** DOCUMENT PASSAGE follows **

Figure 2 shows the distribution of average number comments received per paper. Ten subject areas received an average of more than one comment per paper: astronomy, cell biology, Earth/environment/climate, ecology/evolution, immunology, molecular biology, neuroscience, physics, plant sciences and structural biology. All of these fields featured one or two heavily commented-on papers. But it should once again be borne in mind that the absolute numbers of papers are small.
Each comment received was rated by the handling editor at the time of each paper’s decision, according to the following scale:
1. Actively unhelpful
2. Reasonable comments, but no useful information
3. Valid minor points and/or details
4. Major points in line with solicited reviewers’ comments
5. Directly influenced publication over and above reviewers’ comments
Each comment was given two such ratings: one for technical value and one for editorial value (that is, for comments regarding context and significance).
No editor judged the comments on their paper to be more than 4 in either regard, and only four comments received 4. Average scores were: editorial 2.6; technical 1.8. In other words, generally the comments were judged to be more valuable editorially than technically – this is partly due to several papers receiving comments only on editorial points. No editor reported that the comments influenced their decision on publication.
For a qualitative assessment, editors discussed the outcomes and reported the following views:
–A general sense of indifference from key contacts in their fields to the trial, and that it was like ‘pulling teeth’ to obtain any comments.
–Direct attempts to solicit comments met with very limited success.
–Biologist editors in particular were not surprised that authors in very competitive areas did not wish to be involved.
–Anecdotally, some authors were reluctant to take part due to fear of scooping and patent applications.
–Anecdotally, potential commenters felt that open peer review is ‘nice to do’ but did not want to provide any feedback on the papers on the server.
–Editors felt that most of the comments provided were of limited use for decision-making. Most were general comments, such as “nice work”, rather than adding to the review process.
All authors who participated in the trial were sent a survey. Sixty-four people were contacted and there were 27 responses (a 42% response rate).

** End of DOCUMENT PASSAGE **
** DATA EXTRACT follows **

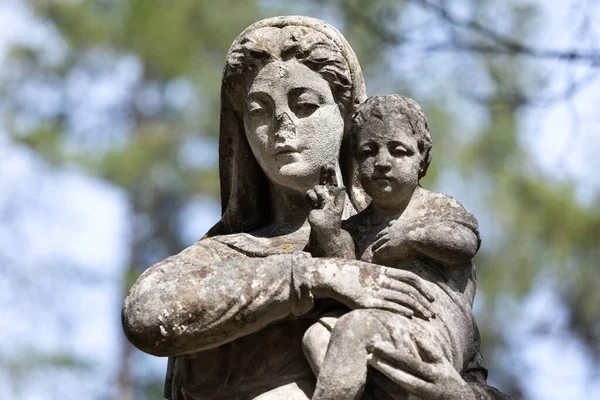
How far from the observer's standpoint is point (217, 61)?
16.6 metres

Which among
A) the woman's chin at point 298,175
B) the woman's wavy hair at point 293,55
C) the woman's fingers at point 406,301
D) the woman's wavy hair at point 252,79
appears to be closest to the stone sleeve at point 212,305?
the woman's fingers at point 406,301

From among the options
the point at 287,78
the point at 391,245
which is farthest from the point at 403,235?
the point at 287,78

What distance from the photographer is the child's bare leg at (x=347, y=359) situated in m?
4.67

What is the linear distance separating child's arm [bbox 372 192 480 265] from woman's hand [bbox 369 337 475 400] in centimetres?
40

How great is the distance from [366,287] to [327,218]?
29 centimetres

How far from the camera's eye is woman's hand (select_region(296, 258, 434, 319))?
4898 mm

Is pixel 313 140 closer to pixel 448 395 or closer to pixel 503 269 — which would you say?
pixel 448 395

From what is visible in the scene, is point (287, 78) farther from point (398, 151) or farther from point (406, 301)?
point (406, 301)

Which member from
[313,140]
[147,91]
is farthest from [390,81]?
[313,140]

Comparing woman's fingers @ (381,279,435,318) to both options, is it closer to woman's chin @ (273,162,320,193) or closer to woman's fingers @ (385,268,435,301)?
woman's fingers @ (385,268,435,301)

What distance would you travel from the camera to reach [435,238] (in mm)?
4973

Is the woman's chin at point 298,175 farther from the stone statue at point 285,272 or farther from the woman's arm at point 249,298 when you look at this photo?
the woman's arm at point 249,298

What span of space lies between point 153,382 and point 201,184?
2.54 metres

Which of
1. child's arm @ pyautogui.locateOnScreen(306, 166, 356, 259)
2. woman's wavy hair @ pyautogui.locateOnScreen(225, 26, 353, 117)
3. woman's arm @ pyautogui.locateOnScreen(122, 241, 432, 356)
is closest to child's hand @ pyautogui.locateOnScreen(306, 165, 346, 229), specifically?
child's arm @ pyautogui.locateOnScreen(306, 166, 356, 259)
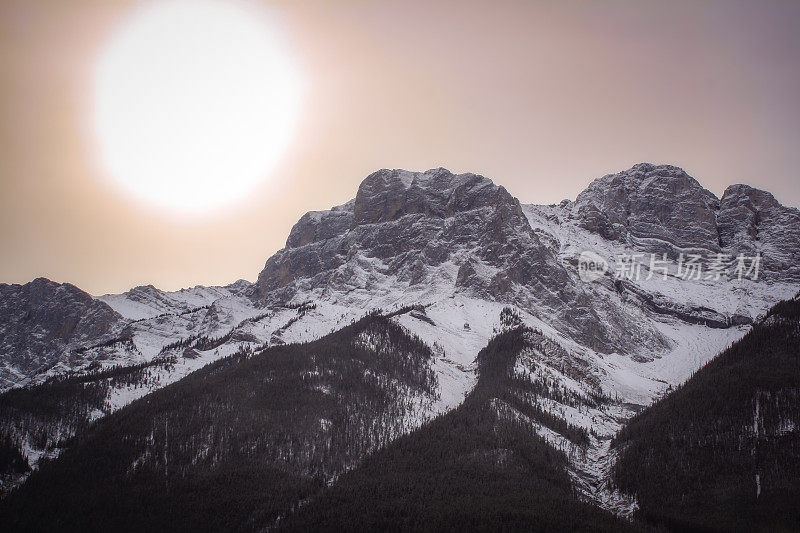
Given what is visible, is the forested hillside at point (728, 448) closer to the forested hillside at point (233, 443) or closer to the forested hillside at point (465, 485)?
the forested hillside at point (465, 485)

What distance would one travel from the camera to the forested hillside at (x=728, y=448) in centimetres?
10306

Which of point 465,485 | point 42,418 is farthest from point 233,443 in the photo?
point 42,418

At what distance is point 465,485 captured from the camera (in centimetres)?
11612

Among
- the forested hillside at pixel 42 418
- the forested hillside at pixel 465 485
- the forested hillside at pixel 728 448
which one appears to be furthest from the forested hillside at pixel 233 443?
the forested hillside at pixel 728 448

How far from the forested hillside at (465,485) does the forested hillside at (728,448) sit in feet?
38.8

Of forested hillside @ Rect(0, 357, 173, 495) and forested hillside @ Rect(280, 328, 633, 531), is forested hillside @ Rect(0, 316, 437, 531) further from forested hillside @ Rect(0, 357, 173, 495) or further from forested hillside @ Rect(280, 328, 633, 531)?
forested hillside @ Rect(280, 328, 633, 531)

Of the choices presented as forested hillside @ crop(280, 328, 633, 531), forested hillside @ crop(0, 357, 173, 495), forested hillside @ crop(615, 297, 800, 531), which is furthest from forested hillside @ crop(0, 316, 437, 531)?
forested hillside @ crop(615, 297, 800, 531)

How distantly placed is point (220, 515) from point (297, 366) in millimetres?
61409

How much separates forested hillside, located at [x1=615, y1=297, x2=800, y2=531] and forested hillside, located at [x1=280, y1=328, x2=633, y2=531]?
38.8ft

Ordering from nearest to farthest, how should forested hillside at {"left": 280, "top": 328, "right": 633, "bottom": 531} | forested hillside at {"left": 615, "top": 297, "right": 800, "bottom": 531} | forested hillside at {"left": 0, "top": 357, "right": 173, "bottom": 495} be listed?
forested hillside at {"left": 615, "top": 297, "right": 800, "bottom": 531} < forested hillside at {"left": 280, "top": 328, "right": 633, "bottom": 531} < forested hillside at {"left": 0, "top": 357, "right": 173, "bottom": 495}

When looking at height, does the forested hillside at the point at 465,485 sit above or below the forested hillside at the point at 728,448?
below

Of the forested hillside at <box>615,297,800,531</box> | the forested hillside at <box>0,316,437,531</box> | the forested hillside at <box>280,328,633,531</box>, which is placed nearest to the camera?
the forested hillside at <box>615,297,800,531</box>

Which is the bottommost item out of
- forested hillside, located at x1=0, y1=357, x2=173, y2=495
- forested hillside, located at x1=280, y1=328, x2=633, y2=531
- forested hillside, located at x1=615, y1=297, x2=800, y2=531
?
forested hillside, located at x1=0, y1=357, x2=173, y2=495

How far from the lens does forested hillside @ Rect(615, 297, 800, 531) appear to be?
338 ft
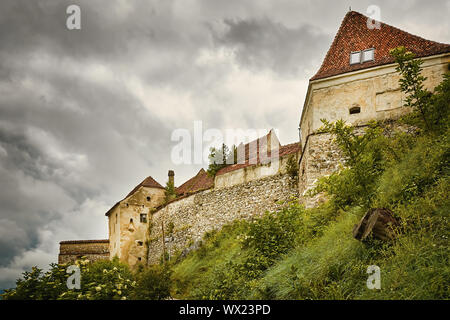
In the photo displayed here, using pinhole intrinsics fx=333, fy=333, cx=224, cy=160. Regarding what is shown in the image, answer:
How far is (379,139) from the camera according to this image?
1024 centimetres

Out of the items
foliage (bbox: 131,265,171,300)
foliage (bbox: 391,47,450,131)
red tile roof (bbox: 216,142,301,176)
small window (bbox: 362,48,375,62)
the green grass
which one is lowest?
foliage (bbox: 131,265,171,300)

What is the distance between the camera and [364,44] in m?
13.8

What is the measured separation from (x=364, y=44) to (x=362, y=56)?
717 millimetres

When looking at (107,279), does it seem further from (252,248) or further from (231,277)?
(252,248)

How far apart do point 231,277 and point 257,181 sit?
1077 cm

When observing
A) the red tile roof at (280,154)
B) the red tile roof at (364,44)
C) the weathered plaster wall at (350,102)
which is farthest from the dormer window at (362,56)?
the red tile roof at (280,154)

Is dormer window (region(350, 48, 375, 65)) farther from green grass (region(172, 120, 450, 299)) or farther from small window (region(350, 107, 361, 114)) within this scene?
green grass (region(172, 120, 450, 299))

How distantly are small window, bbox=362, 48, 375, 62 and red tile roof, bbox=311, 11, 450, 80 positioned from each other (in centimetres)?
15

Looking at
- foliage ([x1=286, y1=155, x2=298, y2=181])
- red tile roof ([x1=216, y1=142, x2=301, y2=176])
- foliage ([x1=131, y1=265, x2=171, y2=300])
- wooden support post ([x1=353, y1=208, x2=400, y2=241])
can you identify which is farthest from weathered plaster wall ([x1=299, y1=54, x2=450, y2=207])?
wooden support post ([x1=353, y1=208, x2=400, y2=241])

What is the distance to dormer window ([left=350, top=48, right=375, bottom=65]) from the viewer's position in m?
13.2

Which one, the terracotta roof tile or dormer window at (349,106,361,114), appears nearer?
dormer window at (349,106,361,114)

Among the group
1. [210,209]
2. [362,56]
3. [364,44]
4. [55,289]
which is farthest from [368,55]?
[55,289]

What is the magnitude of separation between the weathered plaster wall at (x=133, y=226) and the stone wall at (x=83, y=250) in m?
1.96
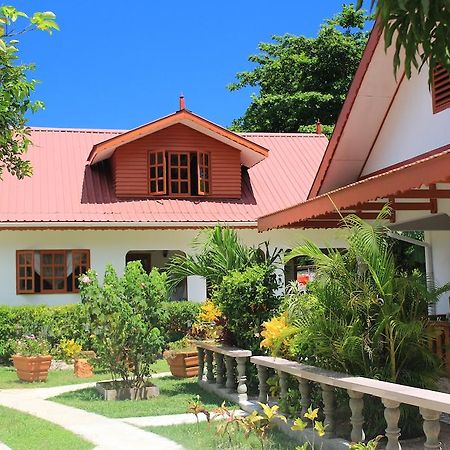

** End of DATA EXTRACT **

_TASK ITEM 1_
Decide whether each statement agrees with the open peer review passage: (a) every comment was given two ratings, one technical and one editorial; (b) at least one editor reported that the comments influenced the publication decision; (c) the average technical score was higher than the average editorial score. Answer yes or no for each and quote the deciding words exactly.
_TASK ITEM 2_
Write what comes next in the open peer review passage, starting after its last sentence.
None of the data is needed here.

_ANSWER 1_
(a) Yes: "Each comment was given two such ratings: one for technical value and one for editorial value"
(b) No: "No editor reported that the comments influenced their decision on publication."
(c) No: "Average scores were: editorial 2.6; technical 1.8."

_ANSWER 2_
–20 respondents thought it was an interesting experiment.
–Of the 14 respondents who received open comments, four described them as ‘not useful’, six as ‘somewhat useful’, and four as ‘very useful’.
–Although most respondents received no additional comments by taking part in the trial (such as e-mail or phone), those who did (five people) found them either ‘useful’ (four) or ‘very useful’ (one).
–Some authors expressed concern about possible scooping and others were disappointed that they didn’t receive more comments.
–Of the 27 respondents, 11 expressed a preference for open peer review.
Despite the significant interest in the trial, only a small proportion of authors opted to participate. There was a significant level of expressed interest in open peer review among those authors who opted to post their manuscripts openly and who responded after the event, in contrast to the views of the editors. A small majority of those authors who did participate received comments, but typically very few, despite significant web traffic. Most comments were not technically substantive. Feedback suggests that there is a marked reluctance among researchers to offer open comments.
Nature and its publishers will continue to explore participative uses of the web. But for now at least, we will not implement open peer review.
The full version of this report, together with the figures, is in Nature‘s peer review debate web focus.
This report is discussed in an Editorial in Nature vol 444, page 971, 21/28 December 2006.